Integrating disciplines in the natural products sciences: The story of Curacin A

WH Gerwick ¹^,², E Hamel ³, JD White ⁴, L Gerwick ¹, DH Sherman ⁵, JL Smith ⁵

¹Scripps Institution of Oceanography, University of California San Diego, La Jolla, CA 92037
²Skaggs School of Pharmacy and Pharmaceutical Sciences, UC San Diego, La Jolla, CA 92037
³Screening Technologies Branch, Developmental Therapeutics Program, Division of Cancer Treatment and Diagnosis, Frederick National Laboratory for Cancer Research, National Cancer Institute, Frederick, Maryland 21702
⁴Department of Chemistry, Oregon State University, Corvallis, OR 97331
⁵Life Sciences Institute and Department of Biological Chemistry, University of Michigan, Ann Arbor, MI 48109

Congress Abstract

In 1993 we made collections of a filamentous marine cyanobacterium, originally identified as Lyngbya majuscula, from near the CARMABI research station in Curaçao. Subsequent study of these reddish hair-like bacteria and their fascinating natural products has engaged my laboratory and numerous collaborative partners and students for nearly 20 years. This was stimulated by potent cancer cell toxicity in the crude extract, and subsequently, we isolated and determined the structure of a novel active metabolite given the name 'curacin A'. Ensuing studies have probed the pharmacology of this new antimitotic agent and have used synthetic and semi-synthetic approaches to determine structure-activity features. Additionally, the biosynthetic origin of curacin A was mapped from isotope feeding studies, and genetic methods were used to locate and characterize the biosynthetic gene cluster.
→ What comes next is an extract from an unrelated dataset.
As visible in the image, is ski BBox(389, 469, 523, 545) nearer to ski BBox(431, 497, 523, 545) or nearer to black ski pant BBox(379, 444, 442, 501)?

This latter milestone, published in the Journal of Natural Products in 2004 (67, 1356–1367), has spawned numerous investigations of the mechanistic biochemistry of curacin A formation, including a novel means for initial loading the Polyketide Synthase pathway with acetate, a new reaction manifold for cyclopropyl ring formation that includes cryptic chlorination, and a unique method of offloading from the megasynthase that results in terminal alkene formation. X-ray crystallographic approaches have been used to gain deep insights into the biochemical mechanisms of several of these biosynthetic enzymes. These efforts recently led to a genome sequencing project of the producing strain which gave further insights of the pathway as well as other features of its life history, including the fact that it does not fix atmospheric nitrogen. The genome sequencing project also helped recognize that the producing cyanobacterium constituted a new genus which we named Moorea in recognition of the pioneering efforts of Richard E. Moore in this area of marine natural products research.